Жуковский замолчал, не хотел уходить далее — тысячу раз и в Петербурге, и в Лейпциге, и в Париже говорено уже было на эти темы, чего зря начинать заново, и все же давешняя их недоговоренность перед прогулкою в коляске томила его. А главное — не хотелось, чтоб подумал Тургенев, будто излишество это из-за жены, что она требует, а он, старик, потакает роскоши. Все не так, ничего она не требует, не так она в семье была взращена, однако раз Копп советовал, раз надежда есть, что это отвлечет ее и рассеет… Знал бы кто-нибудь, какая это мука, какая она бывает, настоящая мука.
— Видишь ли… — начал Жуковский осторожно. — Видишь ли, ты прав был давеча насчет моего выезда. Надобно более простоты, и в доме и во всем. Мы вообще слишком снисходительно смотрим на излишества, которые мы себе позволяем, а они почти, можно сказать, преступление, когда рядом с нами такое множество людей, не имеющих и самого необходимого.
— Да уж, тут не до сибаритства, — сказал Тургенев серьезно.
— Прав. Тысячу раз ты прав. Я ведь и сам излишеств не люблю…
— Знаю, — усмехнулся Тургенев, и эта его усмешка уязвила Жуковского в самое сердце: так и есть, думает, что Елизавета требует, а он, старый тюфяк…
— Нет, нет, — сказал Жуковский поспешно. — Это все было мое настояние. Жена моя ни к каким излишествам не приучена своим воспитанием. А я вот люблю, грешный, комфорт. Если б у меня на необитаемом острове был дом, я и там бы его устроил приятным для глаз образом, ты что, не веришь?
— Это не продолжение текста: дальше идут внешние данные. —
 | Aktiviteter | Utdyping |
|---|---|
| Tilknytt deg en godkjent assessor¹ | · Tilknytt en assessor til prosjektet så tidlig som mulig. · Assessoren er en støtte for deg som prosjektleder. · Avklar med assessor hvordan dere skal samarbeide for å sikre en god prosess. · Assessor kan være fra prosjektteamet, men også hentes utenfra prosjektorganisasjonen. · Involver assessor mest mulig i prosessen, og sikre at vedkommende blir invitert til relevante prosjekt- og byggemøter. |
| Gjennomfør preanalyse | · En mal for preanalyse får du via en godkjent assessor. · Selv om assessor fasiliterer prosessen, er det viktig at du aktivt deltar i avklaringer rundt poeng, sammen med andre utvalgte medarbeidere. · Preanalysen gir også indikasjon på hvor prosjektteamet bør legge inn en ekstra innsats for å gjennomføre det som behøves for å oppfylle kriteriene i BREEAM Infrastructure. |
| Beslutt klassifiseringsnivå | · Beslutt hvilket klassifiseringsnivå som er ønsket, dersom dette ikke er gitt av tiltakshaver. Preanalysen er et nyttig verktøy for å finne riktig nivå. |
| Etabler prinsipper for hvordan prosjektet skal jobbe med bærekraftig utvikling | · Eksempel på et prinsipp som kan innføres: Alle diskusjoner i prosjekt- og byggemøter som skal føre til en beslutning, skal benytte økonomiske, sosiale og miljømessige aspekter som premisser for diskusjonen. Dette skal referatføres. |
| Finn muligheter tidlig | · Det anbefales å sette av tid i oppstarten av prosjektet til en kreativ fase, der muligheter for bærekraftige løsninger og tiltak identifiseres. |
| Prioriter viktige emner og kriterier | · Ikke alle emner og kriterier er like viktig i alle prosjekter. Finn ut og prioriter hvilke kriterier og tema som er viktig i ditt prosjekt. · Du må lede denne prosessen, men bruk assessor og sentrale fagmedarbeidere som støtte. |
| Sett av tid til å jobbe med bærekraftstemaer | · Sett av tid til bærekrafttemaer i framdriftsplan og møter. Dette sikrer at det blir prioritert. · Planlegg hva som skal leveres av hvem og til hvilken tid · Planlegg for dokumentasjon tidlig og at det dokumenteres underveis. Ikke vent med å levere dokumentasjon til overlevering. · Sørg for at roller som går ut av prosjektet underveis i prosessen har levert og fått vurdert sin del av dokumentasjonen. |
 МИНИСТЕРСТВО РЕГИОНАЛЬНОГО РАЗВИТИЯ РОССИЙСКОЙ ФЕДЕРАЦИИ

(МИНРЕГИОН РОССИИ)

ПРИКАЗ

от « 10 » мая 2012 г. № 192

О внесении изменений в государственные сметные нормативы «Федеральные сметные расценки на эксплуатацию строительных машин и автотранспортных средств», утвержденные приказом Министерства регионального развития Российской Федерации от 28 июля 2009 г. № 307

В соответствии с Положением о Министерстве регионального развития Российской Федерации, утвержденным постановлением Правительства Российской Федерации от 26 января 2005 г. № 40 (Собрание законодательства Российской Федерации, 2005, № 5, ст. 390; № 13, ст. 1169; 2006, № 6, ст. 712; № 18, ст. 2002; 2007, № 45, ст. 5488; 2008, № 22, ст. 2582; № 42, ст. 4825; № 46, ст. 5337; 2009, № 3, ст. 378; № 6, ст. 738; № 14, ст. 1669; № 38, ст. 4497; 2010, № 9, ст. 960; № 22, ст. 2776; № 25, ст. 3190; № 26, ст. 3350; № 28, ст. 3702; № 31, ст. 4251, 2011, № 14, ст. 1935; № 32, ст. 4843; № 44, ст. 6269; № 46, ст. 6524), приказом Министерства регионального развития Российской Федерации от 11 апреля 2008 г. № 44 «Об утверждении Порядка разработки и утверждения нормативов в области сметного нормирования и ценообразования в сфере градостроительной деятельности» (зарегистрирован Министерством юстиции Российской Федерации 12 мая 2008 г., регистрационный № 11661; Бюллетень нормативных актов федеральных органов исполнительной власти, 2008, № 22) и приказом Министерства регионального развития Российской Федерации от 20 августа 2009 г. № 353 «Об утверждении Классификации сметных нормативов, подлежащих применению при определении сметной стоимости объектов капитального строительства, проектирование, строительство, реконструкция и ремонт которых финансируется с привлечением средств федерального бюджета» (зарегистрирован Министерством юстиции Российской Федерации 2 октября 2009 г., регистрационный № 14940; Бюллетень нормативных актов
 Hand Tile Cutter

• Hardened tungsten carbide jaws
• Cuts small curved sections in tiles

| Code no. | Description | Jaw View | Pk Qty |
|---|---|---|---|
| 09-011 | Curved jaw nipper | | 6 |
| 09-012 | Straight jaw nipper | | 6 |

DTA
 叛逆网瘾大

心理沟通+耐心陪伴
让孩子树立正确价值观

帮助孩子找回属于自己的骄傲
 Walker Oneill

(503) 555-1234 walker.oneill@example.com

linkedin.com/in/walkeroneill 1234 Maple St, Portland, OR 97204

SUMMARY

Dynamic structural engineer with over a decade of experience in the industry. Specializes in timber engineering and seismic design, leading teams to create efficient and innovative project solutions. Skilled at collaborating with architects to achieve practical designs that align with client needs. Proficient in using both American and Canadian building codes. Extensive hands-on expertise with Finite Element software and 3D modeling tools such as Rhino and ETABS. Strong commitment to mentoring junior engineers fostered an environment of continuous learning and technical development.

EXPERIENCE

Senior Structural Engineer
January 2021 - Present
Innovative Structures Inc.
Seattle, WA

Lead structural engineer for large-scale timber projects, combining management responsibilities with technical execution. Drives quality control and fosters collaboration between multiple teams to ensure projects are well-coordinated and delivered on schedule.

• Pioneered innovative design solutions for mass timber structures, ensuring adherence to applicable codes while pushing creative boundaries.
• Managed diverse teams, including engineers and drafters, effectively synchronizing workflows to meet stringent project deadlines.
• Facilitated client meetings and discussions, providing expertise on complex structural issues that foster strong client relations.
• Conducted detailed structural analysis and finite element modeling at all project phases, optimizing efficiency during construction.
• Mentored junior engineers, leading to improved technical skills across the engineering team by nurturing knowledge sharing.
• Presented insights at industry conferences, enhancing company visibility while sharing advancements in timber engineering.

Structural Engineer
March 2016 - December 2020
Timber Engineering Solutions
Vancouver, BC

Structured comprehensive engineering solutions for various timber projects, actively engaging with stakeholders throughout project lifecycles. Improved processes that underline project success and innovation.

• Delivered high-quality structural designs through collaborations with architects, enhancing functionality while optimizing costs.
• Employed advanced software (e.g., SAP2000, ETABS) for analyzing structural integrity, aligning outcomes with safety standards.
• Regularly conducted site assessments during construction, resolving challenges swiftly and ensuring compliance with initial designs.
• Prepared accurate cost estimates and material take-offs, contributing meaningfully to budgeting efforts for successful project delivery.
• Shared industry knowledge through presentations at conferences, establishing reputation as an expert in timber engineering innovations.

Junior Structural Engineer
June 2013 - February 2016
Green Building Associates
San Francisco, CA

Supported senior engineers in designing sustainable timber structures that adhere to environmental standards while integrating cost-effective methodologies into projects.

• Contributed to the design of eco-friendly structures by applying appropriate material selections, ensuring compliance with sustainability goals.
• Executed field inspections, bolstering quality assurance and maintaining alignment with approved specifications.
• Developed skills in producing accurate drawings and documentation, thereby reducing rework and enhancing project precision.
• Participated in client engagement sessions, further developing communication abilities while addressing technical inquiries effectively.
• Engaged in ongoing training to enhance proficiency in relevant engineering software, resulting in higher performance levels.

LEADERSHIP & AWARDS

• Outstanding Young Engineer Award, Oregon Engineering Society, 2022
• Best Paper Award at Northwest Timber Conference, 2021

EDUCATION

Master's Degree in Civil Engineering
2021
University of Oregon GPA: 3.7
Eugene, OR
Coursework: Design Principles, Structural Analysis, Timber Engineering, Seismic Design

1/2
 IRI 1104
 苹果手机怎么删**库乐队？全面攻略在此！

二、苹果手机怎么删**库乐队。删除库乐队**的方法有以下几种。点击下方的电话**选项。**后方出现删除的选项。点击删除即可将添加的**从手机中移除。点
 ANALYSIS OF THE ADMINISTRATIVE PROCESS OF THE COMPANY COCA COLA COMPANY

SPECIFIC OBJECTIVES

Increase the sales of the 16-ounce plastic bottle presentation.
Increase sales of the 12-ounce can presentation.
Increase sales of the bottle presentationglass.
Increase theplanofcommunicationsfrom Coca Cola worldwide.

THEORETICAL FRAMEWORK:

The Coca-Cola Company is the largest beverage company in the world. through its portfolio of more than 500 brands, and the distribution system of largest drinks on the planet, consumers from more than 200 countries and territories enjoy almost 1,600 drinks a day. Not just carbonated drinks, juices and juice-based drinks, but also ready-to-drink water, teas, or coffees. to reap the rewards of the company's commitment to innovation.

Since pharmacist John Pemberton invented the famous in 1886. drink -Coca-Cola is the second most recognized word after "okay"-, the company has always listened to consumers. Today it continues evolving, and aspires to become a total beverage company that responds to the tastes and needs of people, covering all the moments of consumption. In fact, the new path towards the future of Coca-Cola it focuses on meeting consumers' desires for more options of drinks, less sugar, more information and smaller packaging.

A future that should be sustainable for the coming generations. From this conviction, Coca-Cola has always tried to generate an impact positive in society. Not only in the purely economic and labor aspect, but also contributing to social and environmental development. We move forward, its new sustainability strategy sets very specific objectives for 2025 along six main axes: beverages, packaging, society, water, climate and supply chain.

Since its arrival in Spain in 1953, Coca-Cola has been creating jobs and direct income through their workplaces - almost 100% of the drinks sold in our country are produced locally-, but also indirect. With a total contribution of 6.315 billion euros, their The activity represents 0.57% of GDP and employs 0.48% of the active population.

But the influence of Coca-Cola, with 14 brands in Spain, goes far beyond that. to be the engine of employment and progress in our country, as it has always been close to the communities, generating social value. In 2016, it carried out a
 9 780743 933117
— Отчего же, — сказал Тургенев уклончиво.
— Да, да, гармония и комфорт в семейной жизни есть то, что гармония и чистота языка в стихах.
— Ты ведь всегда стремился к семейной жизни, — сказал Тургенев. — Помнишь, ты мне говорил, что жена — помощник в достижении счастья. Так что я за тебя радовался, когда узнал о женитьбе. Но и боялся за тебя тоже. И что же — достиг ли ты счастия?